Safe to Sleep


The Safe to Sleep campaign, formerly known as the Back to Sleep campaign, is an initiative backed by the US National Institute of Child Health and Human Development at the US National Institutes of Health to encourage parents to have their infants sleep on their backs to reduce the risk of sudden infant death syndrome, or SIDS. Since "Safe to Sleep" was launched in 1994, the incidence of SIDS has declined by more than 50%.

History

In 1992, the American Academy of Pediatrics issued the recommendation that babies sleep on their backs or sides to reduce the risk of SIDS. NICHD launched the "Back to Sleep" campaign in 1994 to spread the message.
The campaign was successful in that it significantly reduced the percentage of babies sleeping on their stomachs.
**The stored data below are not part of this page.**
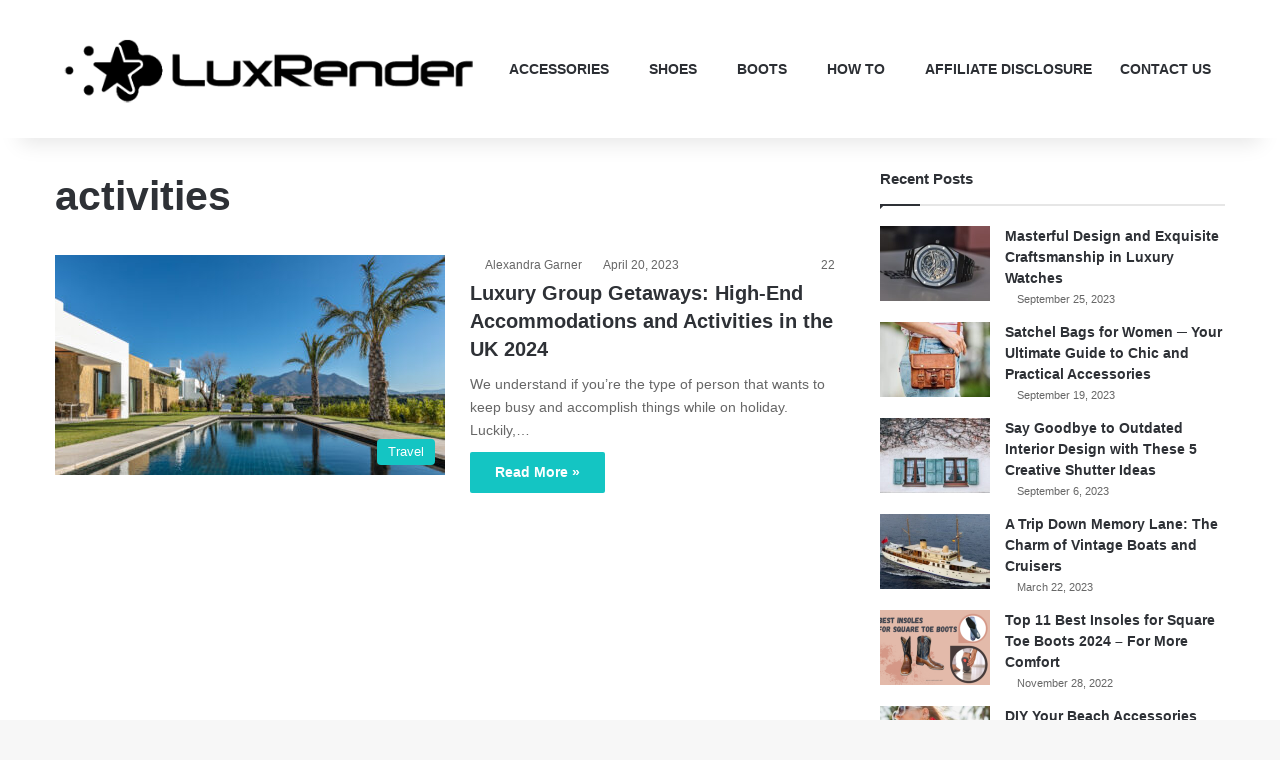

--- FILE ---
content_type: text/css; charset=utf-8
request_url: https://www.luxrender.net/wp-content/cache/min/1/wp-content/plugins/pros-cons-1/css/stylesheet.css?ver=1728032253
body_size: 929
content:
#pros-cons-1 .tie-list-shortcode.plus ul li:before{color:#17a43e}#pros-cons-1 .tie-list-shortcode.minus ul li:before{color:#e90d0d}#pros-cons-1 .tie-list-shortcode.plus ul li{text-align:left}#pros-cons-1 .tie-list-shortcode.minus ul li{text-align:left}.pros-cons-1-btn-1{background:#d93d35;padding:8px 14px;color:whitesmoke!important;text-decoration:none;font-weight:700;font-size:18px;border:2px solid #d93d35;border-radius:5px;margin-top:5px;display:inline-block;margin-bottom:5px}.pros-cons-1-btn-1:hover{background:#c81e16;border:2px solid #c81e16;border-radius:5px}.ribbon-btn-1{background:rgba(197,173,70,.88);padding:1px 14px;color:whitesmoke!important;text-decoration:none;font-weight:700;font-size:15px;border:2px solid rgba(197,173,70,.88);border-radius:3px;display:initial;white-space:nowrap}#pros-cons-1 hr{border:none!important;margin:0px!important;padding:0px!important}#pros-cons-1 p{margin:0px!important}#pros-cons-1-container{margin-bottom:20px;border-radius:5px;padding-top:10px;padding-bottom:15px;padding-left:10px;padding-right:10px}.price-label-1{color:#dc191b!important;font-size:18px;font-weight:700}.cart-image-1{vertical-align:middle;margin-right:7px;margin-bottom:3px}.pros-cons-1-image-1{max-height:250px}#pros-cons-1-container h1,#pros-cons-1-container h2,#pros-cons-1-container h3,#pros-cons-1-container h4,#pros-cons-1-container h5,#pros-cons-1-container h6{color:#bd2f2e;font-weight:700;font-family:Arial;margin-bottom:0}.col-container{display:table;width:100%}.col-left{display:table-cell;width:65%;vertical-align:middle}.col-right{display:table-cell;width:35%;vertical-align:middle;text-align:center}#verdict-container .col-container{display:table;width:100%}#verdict-container .col-left{display:table-cell;width:20%;vertical-align:middle}#verdict-container .col-right{display:table-cell;width:80%;vertical-align:middle;text-align:left}#verdict-container{margin-bottom:10px;margin-top:10px}#verdict-container b{border-bottom:3px double;margin-right:5px;color:#000;font-weight:700}#pros-cons-1-sider-bar{position:fixed;width:205px;right:0;border:2px solid #58b952;padding:0 20px 15px 20px;background:#fff;display:none;border-radius:4px}#pros-cons-1-sider-bar div{text-align:center}#pros-cons-1-sider-bar .buy{text-align:center;background:#d93f37;padding:10px;border-radius:3px;margin-bottom:-38px}#pros-cons-1-sider-bar .buy:hover{text-align:center;background:#dd4f48;padding:10px;border-radius:3px;margin-bottom:-38px}#pros-cons-1-sider-bar .buy a{color:#fff;text-decoration:none;font-weight:800!important;font-size:16px!important}.product-side{display:none}#pros-cons-1-sider-bar .image img{border-radius:5px;max-height:250px}#pros-cons-1-sider-bar .title{font-weight:700;margin:5px 0;font-size:16px}#pros-cons-1-sider-bar .checked{color:black!important}#pros-cons-1-sider-bar .rating{background:#58b952}#pros-cons-1-sider-bar .rating p{margin:0;font-size:12px;color:#000;font-weight:700;margin-bottom:-4px}#pros-cons-1-sider-bar .fa-star{font-size:16px;color:#00000047;margin-bottom:6px}#pros-cons-1-sider-bar .rating .float-left-col-a{float:left;margin-left:10px;margin-top:9px}#pros-cons-1-sider-bar .rating .float-left-col-a span{font-size:34px;font-weight:700;color:#fff}#pros-cons-1-sider-bar .rating .float-left-col-b{float:left;margin-left:5px}#pros-cons-1-sider-bar .rating .float-left-col-b p{color:white!important}#pros-cons-1-sider-bar .powered{background:#fff;height:25px;margin-top:-25px;border:2px solid #58b952}#pros-cons-1-sider-bar .prime{margin:10px 0}#pros-cons-1-sider-bar .product-side:before{left:15px;background:#FFF;content:'';width:5px;position:absolute;top:-2px;height:100%}#pros-cons-1-sider-bar .product-side:after{right:15px;background:#FFF;content:'';width:5px;position:absolute;top:-2px;height:100%}#pros-cons-1-sider-bar .rating:before{right:-2px;background:#FFF;content:'';width:5px;position:absolute;top:-2px;height:100%}#pros-cons-1-sider-bar .rating:after{right:-2px;background:#FFF;content:'';width:5px;position:absolute;top:2px;height:100%}#pros-cons-1-sider-bar .buy:before{left:15px;background:#FFF;content:'';width:5px;position:absolute;top:2px;height:100%}#pros-cons-1-sider-bar .buy:after{right:15px;background:#FFF;content:'';width:5px;position:absolute;top:2px;height:100%}#pros-cons-1-sider-bar .star-ratings-css{unicode-bidi:bidi-override;color:#ffffff30;font-size:20px;margin:0 auto;position:relative;padding:0;text-shadow:0 1px 0 #a2a2a2;margin-bottom:5px}#pros-cons-1-sider-bar .star-ratings-css-top{color:#fff;padding:0;position:absolute;z-index:1;display:block;top:0;left:0;overflow:hidden;word-wrap:initial!important}#pros-cons-1-sider-bar .star-ratings-css-bottom{padding:0;display:block;z-index:0}#pros-cons-1-sider-bar .star-ratings-css-top span{box-sizing:unset}@media screen and (max-width:1200px){#pros-cons-1-sider-bar{width:100%;bottom:0;padding:0;border:2px solid #232f3f;z-index:100}#pros-cons-1-sider-bar .title{display:none}#pros-cons-1-sider-bar .image{display:none}#pros-cons-1-sider-bar .powered{display:none}#pros-cons-1-sider-bar .buy{margin-bottom:0;display:inline-table;vertical-align:middle;width:28%;margin:1%}#pros-cons-1-sider-bar .rating{display:inline-table;vertical-align:middle;width:70%;background:#232f3f;line-height:1.625!important}#pros-cons-1-sider-bar .product-side{background:#232f3f}#pros-cons-1-sider-bar .product-side:before{display:none}#pros-cons-1-sider-bar .product-side:after{display:none}#pros-cons-1-sider-bar .rating:before{display:none}#pros-cons-1-sider-bar .rating:after{display:none}#pros-cons-1-sider-bar .buy:before{display:none}#pros-cons-1-sider-bar .buy:after{display:none}#pros-cons-1-sider-bar .buy:hover{margin-bottom:0;display:inline-table;vertical-align:middle;width:28%;margin:1%}#pros-cons-1-sider-bar .rating .float-left-col-a{margin-left:0;margin-top:0;display:inline-table;vertical-align:middle;float:none}#pros-cons-1-sider-bar .rating .float-left-col-b{display:inline-table;vertical-align:middle;float:none}#pros-cons-1-sider-bar .rating .float-left-col-b p{color:#55c34f!important;margin-top:7px}#pros-cons-1-sider-bar .rating p{font-size:16px;text-transform:uppercase;margin-bottom:-15px}#pros-cons-1-sider-bar .star-ratings-css{margin-bottom:0;font-size:35px}#pros-cons-1-sider-bar .rating .float-left-col-a span{font-size:40px}#pros-cons-1-sider-bar .star-ratings-css-top{color:#ffbf29}#pros-cons-1-sider-bar .star-ratings-css{color:#fefffd}#pros-cons-1-sider-bar .prime{display:none}}@media screen and (max-width:560px){.col-container{display:block;width:100%}.col-left{display:block;width:100%;vertical-align:middle}.col-right{display:block;width:100%;vertical-align:middle;text-align:center}#verdict-container .col-container{display:block;width:100%}#verdict-container .col-left{display:block;width:100%;vertical-align:middle}#verdict-container .col-right{display:block;width:100%;vertical-align:middle;text-align:center}#pros-cons-1-container h1,#pros-cons-1-container h2,#pros-cons-1-container h3,#pros-cons-1-container h4,#pros-cons-1-container h5,#pros-cons-1-container h6{color:#bd2f2e;font-weight:700;font-family:Arial;margin-bottom:10px}.pros-cons-1-image-1{margin-top:15px;margin-bottom:15px;width:95%}#pros-cons-1{text-align:center}.pro-cons-1-table{margin:auto}}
It was found, however, that a significant portion of African-American babies were still sleeping on their stomachs; in 1999, an African-American baby was 2.2 times more likely to die of SIDS than a white baby. Thus, then Secretary of Health and Human Services Donna Shalala and Tipper Gore refocused the "Back to Sleep" campaign on minority babies.

Campaign

In 1985 Davies reported that in Hong Kong, where the common Chinese habit was for supine infant sleep position, SIDS was a rare problem. In 1987 the Netherlands started a campaign advising parents to place their newborn infants to sleep on their backs instead of their stomachs. This was followed by infant supine sleep position campaigns in the United Kingdom, New Zealand, and Australia in 1991, the U.S. and Sweden in 1992, and Canada in 1993.
This advice was based on the epidemiology of SIDS and physiological evidence which shows that infants who sleep on their back have lower arousal thresholds and less slow-wave sleep compared to infants who sleep on their stomachs. In human infants sleep develops rapidly during early development. This development includes an increase in non-rapid eye movement sleep which is also called quiet sleep during the first 12 months of life in association with a decrease in rapid eye movement sleep which is also known as active sleep. In addition, slow wave sleep which consists of stage 3 and stage 4 NREM sleep appears at 2 months of age and it is theorized that some infants have a brain-stem defect which increases their risk of being unable to arouse from SWS and therefore have an increased risk of SIDS due to their decreased ability to arouse from SWS.
Studies have shown that preterm infants, full-term infants, and older infants have greater time periods of quiet sleep and also decreased time awake when they are positioned to sleep on their stomachs. In both human infants and rats, arousal thresholds have been shown to be at higher levels in the electroencephalography during slow-wave sleep.
In 1992 a SIDS risk reduction strategy based upon lowering arousal thresholds during SWS was implemented by the American Academy of Pediatrics which began recommending that healthy infants be positioned to sleep on their back or side, instead of their stomach, when being placed down for sleep. In 1994, a number of organizations in the United States combined to further communicate these non-prone sleep position recommendations and this became formally known as the "Back To Sleep" campaign. In 1996 the AAP further refined its sleep position recommendation by stating that infants should only be placed to sleep in the supine position and not in the prone or lateral positions.
In 1992, the first National Infant Sleep Position Household Survey was conducted to determine the usual position in which U.S. mothers placed their babies to sleep: lateral, prone, supine, other, or no usual position. According to the 1992 NISP survey, 13.0% of U.S. infants were positioned in the supine position for sleep. According to the 2006 NISP survey 75.7% of infants were positioned in the supine position to sleep.